Eulogies, Part 2


F is sitting with you. She holds your hand as your breathing slows. She is your eldest, and she has come from farthest away. Where has she come from? Oh yes, North Carolina, that’s right. That’s the far side of the country. Shouldn’t she be back there now, looking after her grandkids? Your great-grandchildren.

Wait, what? How is it possible you have great-grandchildren? You can’t possibly be old enough for that. It was just the other day that you were visiting with your cousins Beryl and Kathryn at Uncle Ted’s house, and Aunt Elsie and cousin Annie were there… no, that was a while ago, but you’re not exactly sure how long. It feels like just last week that you all played together as children, and then you recall Aunt Elsie saying she was to be called Kathleen now, not Elsie, she always hated that name, and there sure are a lot of Kathryns and Katherines and Kathleens in the family, you always thought Elsie was distinctive, but there it is.

Uncle Ted and Aunt Elsie are there, they’re smiling, happy to see you, and there alongside them are Father and Mother. You just need F to let go your hand, and you’ll go to join them now. Your breathing relaxes and slows.


It is two weeks earlier, and you’re dizzy.

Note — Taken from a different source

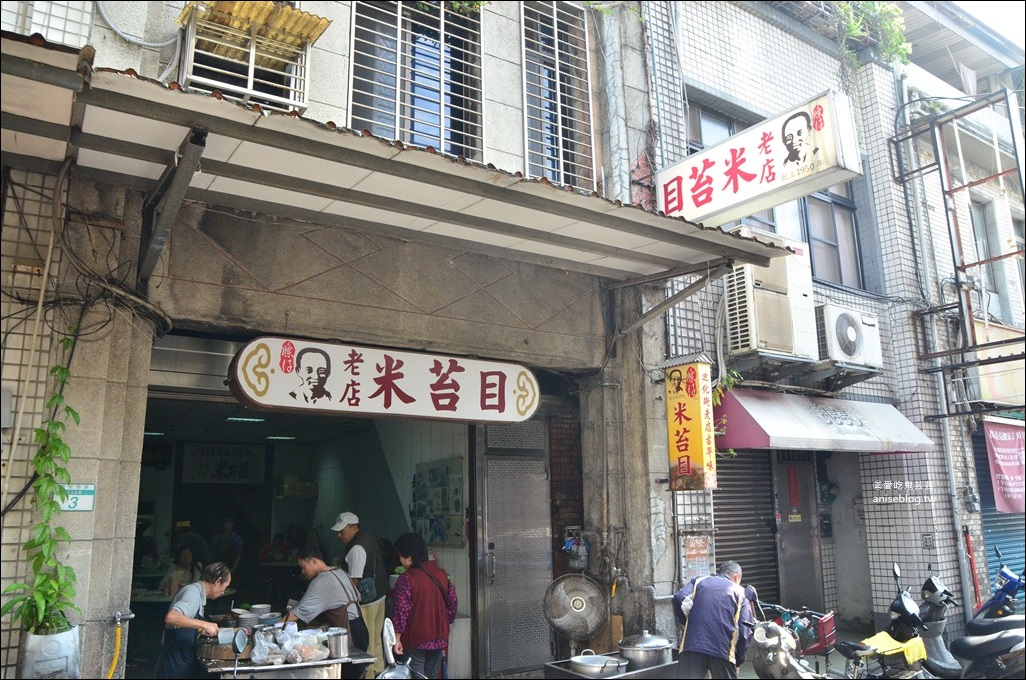 條仔米苔目黑白切,永樂市場小吃60年老店,大同區迪化街美食(姊姊食記)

Is he an Aussie, is he, Lizzie?
Is he an Aussie, is he, eh?
Is it because he is an Aussie,
Does he make you dizzy, Lizzie?

You keep having dizzy spells, and your head hurts, though you’re not sure why. You fell and hit your head against the door jamb, J says, and that’s why you shouldn’t drive anywhere right now — but the song makes you feel better, so you sing it out loud. It’s a popular hit right now, but for some odd reason the others don’t seem to know it. They smile, but the smiles seem a little strained.

It was a pop hit in the 1940s, when you were a teenager in New Zealand. The others are your children, and they were not yet born.

M is in the dining room, working on his laptop. He seems to be working quite a lot, that boy. So much work, he has two laptops. You go and sit at the table across from him and look at the papers he has spread around. These sure look like important papers, with things like State of California and Citibank and so forth strewn across their headers. The piles aren’t very neat, though. You’ll just help M out a little. He works too much anyway. You pick up one pile and straighten the edges, and then you see your own name at the top of the first page.

That’s odd. That looks like a legal document. Revocable Living Trust, it says, but you don’t recall having a trust. And this other one, it appears to be paperwork for your mobile home. And that one, that’s your bank statement.

These have my name on them, you say.

That’s right, M replies. I’m just helping you to get everything in order.

In order for what?

Just in case. You need a little help right now, so J is assisting you, and I’m assisting her by taking care of paperwork. I want to thank you, Mother, for keeping such orderly files. That makes this much easier. But why didn’t you tell anyone about your finances before?

You’re children. You didn’t need to know.

Your son is 54 years old. J, your youngest, is 49. They are not children, but they always will be to you. It bothers you that M is rifling through your private papers. You leaf through the nearest pile. M watches, looking a little strained.

D comes into the room. Mother, let’s go watch some television, shall we? We’ll find a Clint Eastwood movie. M needs to work.

He sure works a lot, you say. You don’t recall what he’s working on, or why it’s so important, so you go with D. You stumble on the three steps down the short stair into the living room, and reach out for a handhold. You grab onto the cat tower, and it nearly tips over, but doesn’t quite.

D looks stricken. What on earth is wrong with her, you wonder? Everyone seems to be acting strangely. Ah, you know just the thing to liven up spirits. How about the latest pop song?

Is he an Aussie, is he, Lizzie?
Is he an Aussie, is he, eh?
Is it because he is an Aussie,
Does he make you dizzy, Lizzie?


You’re looking for your car keys. You’re certain they’re here somewhere, but they aren’t in your pocket. What’s wrong, Mother? D asks.

Where are my keys?

Mother, you can’t drive. Your keys are safe, but you don’t need them right now.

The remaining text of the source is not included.